_Given request_.
Turn the entries, from the line containing "What distance exists" through the end of the entries, inclusive, into a numbered list with blank lines left out. Leave the pictures out of your answer.

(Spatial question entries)

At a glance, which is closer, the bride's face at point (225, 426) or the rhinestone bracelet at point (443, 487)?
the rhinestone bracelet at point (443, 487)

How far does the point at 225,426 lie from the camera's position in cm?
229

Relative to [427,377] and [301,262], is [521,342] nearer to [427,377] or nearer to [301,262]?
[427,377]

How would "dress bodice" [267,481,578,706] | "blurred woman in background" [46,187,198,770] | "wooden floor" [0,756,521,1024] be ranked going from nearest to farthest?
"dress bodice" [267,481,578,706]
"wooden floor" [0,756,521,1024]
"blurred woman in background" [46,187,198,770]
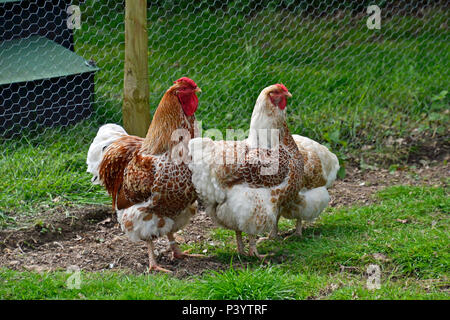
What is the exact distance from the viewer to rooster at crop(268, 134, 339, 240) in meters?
4.21

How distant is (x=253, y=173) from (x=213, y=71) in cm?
308

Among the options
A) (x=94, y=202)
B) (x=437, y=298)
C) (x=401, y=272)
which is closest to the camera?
(x=437, y=298)

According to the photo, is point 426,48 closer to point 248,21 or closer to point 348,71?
point 348,71

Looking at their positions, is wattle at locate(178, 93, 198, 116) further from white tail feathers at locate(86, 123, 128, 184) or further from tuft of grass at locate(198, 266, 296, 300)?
tuft of grass at locate(198, 266, 296, 300)

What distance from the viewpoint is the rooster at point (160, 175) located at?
12.4 feet

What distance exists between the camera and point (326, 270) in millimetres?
3766

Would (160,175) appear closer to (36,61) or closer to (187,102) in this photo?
(187,102)

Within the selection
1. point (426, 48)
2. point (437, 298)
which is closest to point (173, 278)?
point (437, 298)

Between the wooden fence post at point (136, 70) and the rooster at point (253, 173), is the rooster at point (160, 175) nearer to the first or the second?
the rooster at point (253, 173)

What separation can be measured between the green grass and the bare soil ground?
0.63 ft

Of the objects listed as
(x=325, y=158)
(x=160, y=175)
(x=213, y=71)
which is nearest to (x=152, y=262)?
(x=160, y=175)

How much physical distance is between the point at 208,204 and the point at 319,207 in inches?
35.3

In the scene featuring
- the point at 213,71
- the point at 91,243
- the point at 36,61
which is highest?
the point at 36,61

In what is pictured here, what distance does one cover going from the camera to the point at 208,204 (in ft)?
12.7
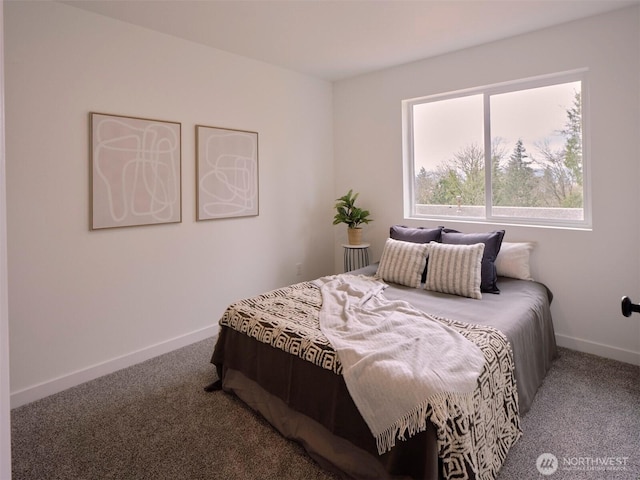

_Final result_.
1. What distance exists between the camera and point (326, 270) in millimetres?
2. 3766
3. Would (160,175) appear closer to (36,61) or closer to (187,102) in this photo?
4. (187,102)
5. Within the selection
6. 1. point (426, 48)
7. 2. point (437, 298)
8. which is closest to point (173, 278)?
9. point (437, 298)
10. Between the wooden fence post at point (136, 70) and the rooster at point (253, 173), is the rooster at point (160, 175) nearer to the first or the second?
11. the rooster at point (253, 173)
12. What separation can be measured between the green grass and the bare soil ground?
13. 0.63 ft
14. Of the objects listed as
15. (x=325, y=158)
16. (x=160, y=175)
17. (x=213, y=71)
18. which is nearest to (x=152, y=262)?
19. (x=160, y=175)
20. How much physical distance is between the point at 208,204 and the point at 319,207 in inches?
21. 35.3
22. In the scene featuring
23. - the point at 213,71
24. - the point at 91,243
25. - the point at 36,61
26. which is highest?
27. the point at 36,61
28. In what is pictured here, what distance does one cover going from the camera to the point at 208,204 (in ft)?
29. 12.7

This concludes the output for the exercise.